Paul Levitz, president and publisher of DC, said the animated DVD program began as a way to do DC stories in animation that weren’t restricted by the rules of Saturday morning cartoons. “This is about let’s make the best thing we possibly can,” he says.
Noveck says “Wonder Woman” is not an adaptation of a specific comic, like “Justice League: The New Frontier.” Instead, it features an original story by “Wonder Woman” comics writer Gail Simone and Michael Jelenic, with the screenplay by Jelenic. That approach was decided on because the character can be a tricky one to get right, Levitz says.

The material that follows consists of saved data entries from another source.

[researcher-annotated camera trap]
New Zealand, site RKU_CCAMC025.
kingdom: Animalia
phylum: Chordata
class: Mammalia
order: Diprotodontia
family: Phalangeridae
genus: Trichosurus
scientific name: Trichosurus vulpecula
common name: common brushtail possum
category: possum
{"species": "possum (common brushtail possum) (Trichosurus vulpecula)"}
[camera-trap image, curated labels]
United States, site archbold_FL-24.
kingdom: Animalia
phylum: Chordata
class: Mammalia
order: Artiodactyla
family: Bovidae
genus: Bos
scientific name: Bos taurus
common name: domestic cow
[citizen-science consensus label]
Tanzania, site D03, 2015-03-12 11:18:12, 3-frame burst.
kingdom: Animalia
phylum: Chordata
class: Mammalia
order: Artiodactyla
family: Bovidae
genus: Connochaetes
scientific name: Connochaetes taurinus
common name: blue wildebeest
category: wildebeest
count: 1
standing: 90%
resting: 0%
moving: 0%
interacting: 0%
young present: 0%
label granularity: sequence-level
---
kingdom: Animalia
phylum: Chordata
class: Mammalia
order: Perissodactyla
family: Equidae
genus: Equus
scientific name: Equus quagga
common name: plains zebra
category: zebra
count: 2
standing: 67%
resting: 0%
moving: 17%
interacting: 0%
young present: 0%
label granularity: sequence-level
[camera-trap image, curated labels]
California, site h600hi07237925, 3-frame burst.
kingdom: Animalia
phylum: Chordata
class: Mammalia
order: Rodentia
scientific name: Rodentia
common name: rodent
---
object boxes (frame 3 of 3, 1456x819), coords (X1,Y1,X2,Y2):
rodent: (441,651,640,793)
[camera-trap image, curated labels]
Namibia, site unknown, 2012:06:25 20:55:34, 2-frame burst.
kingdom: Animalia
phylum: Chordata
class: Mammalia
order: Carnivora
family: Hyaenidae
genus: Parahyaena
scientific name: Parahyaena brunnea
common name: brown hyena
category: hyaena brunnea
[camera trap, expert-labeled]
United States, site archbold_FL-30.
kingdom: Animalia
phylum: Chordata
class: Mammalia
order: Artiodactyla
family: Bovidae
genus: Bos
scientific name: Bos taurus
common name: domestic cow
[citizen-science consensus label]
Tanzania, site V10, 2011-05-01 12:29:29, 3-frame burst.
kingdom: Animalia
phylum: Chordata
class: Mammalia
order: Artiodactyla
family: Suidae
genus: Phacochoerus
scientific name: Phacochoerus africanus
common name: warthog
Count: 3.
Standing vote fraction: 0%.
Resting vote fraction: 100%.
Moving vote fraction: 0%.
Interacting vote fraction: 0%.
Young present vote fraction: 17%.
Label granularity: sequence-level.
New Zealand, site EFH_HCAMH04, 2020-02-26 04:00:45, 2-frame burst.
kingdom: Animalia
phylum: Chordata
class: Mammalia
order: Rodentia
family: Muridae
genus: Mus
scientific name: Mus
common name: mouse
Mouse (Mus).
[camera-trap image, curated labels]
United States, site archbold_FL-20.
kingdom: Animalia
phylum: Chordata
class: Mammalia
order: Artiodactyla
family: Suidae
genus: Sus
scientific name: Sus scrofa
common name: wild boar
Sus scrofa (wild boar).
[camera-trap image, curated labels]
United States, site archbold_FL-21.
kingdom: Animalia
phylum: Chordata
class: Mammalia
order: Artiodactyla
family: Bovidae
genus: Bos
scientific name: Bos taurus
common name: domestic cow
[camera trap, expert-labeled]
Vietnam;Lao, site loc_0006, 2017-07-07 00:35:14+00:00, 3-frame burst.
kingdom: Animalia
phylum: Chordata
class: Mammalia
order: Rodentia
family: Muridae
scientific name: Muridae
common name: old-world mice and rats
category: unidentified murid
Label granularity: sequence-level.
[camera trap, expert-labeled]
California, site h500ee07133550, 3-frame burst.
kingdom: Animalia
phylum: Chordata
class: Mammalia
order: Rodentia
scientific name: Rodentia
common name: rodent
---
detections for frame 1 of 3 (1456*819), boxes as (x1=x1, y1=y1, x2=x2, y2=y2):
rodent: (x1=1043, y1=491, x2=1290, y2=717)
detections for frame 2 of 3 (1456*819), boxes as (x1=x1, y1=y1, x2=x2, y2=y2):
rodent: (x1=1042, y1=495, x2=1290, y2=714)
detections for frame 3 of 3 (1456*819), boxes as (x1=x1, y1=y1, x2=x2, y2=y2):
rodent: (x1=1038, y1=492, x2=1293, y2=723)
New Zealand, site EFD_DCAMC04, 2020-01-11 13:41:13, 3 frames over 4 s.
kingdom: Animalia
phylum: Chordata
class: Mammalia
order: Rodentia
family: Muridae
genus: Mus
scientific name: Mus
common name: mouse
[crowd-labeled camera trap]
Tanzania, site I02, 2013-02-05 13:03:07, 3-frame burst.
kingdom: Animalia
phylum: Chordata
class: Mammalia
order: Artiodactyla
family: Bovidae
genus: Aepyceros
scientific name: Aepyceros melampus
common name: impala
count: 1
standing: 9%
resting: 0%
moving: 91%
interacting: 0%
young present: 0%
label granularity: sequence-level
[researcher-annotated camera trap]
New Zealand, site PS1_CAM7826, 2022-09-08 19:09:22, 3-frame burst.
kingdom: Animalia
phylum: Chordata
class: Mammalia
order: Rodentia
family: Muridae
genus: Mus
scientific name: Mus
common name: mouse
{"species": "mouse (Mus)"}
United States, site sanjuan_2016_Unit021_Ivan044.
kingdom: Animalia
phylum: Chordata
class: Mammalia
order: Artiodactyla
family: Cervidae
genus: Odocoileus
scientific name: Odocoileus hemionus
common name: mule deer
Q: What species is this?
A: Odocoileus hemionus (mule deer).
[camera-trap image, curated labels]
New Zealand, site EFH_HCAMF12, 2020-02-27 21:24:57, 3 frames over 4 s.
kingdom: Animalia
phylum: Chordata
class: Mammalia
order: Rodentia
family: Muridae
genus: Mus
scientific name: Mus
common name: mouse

Voice director Andrea Romano says they like to use a lot of name actors for these projects and joked that fans can often tell what she’s watching on TV and in the movies by who she casts. She says, for example, she liked very much the film “Waitress,” which played a role in her casting Keri Russell as Wonder Woman. Russell was right for the part because she can convey both strength and the vulnerability the character needs as she adjusts to living in the world of men.
Other cast members include fellow panelist Nathan Fillion as Steve Trevor, Alfred Molina as Ares, Rosario Dawson as Artemis, Virginia Madsen as Hippolyta and Oliver Platt as Hades. Romano says Platt had to record his lines in New York and couldn’t be filmed in the booth because of the distance — which turned to be a good thing when his starched shirt made so much noise he ended up having to work shirtless.
The look of Wonder Woman was much discussed by DC/WB animation legend Bruce Timm and the film’s director, Lauren Montgomery. “I definitely wanted to give her a more athletic feel — she’s an Amazon,” says Montgomery. Her features also have a slight Greek influence, and the boots she wears in the film ended being inspired by the comic book covers of Adam Hughes.
Noveck then showed a short trailer for the film, featuring Wonder Woman engaged in extensive battles with mythological creatures and even featuring a decapitation in silhouette. Fillion reacted to the footage by saying “Man, I look back and cartoons really sucked when I was a kid!”
In opening it up to questions, fan began to ask about the chance of adapting specific comic book storylines to animation, with “Batman: Knightfall,” “Batman: The Long Halloween,” “Catwoman,” “Batman: A Death in the Family,” “Jack Kirby’s Fourth World” and “Alex Ross’s Kingdom Come” all suggested. While most were possibilities, the last one may take some time until they can figure out an affordable CG look that would be like the comic book.
A long-discussed adaptation of “Teen Titans: The Judas Contract” is on hold, Noveck says, because fan support hasn’t been broad enough to vault it past other titles.
Levitz says the key to the success of these DVDs is whether they can sell a couple hundred thousand copies in the first couple of weeks — they have to do the kind of business to make it worth it for outlets like Wal-Mart and Target to carry them. Still, it’s a building process and if these discs continually sell well, it makes it easier to experiment with lesser-known characters and storylines.
He then asked fans to vote by cheering whether they wanted to see more adaptations of specific comic book stories or a mix of DVDs that was more equal between adaptations and original stories inspired by the comics. The latter won out.
Wonder Woman will be released in February in single- and double-disc DVD editions and Blu-Ray, with a premiere planned at a comics convention as soon as those shows’ dates are set. Also, a special edition is planned for “Superman: Doomsday” that will feature more than two hours of extras, plus a handful of “Superman: The Animated Series” episodes hand-picked by Timm.
Timm wrapped up the panel, saying that while the next DVD project after “Wonder Woman” had not been decided, he was thinking about adapting a specific comic book drawn by an artist whose style he looks forward to animating.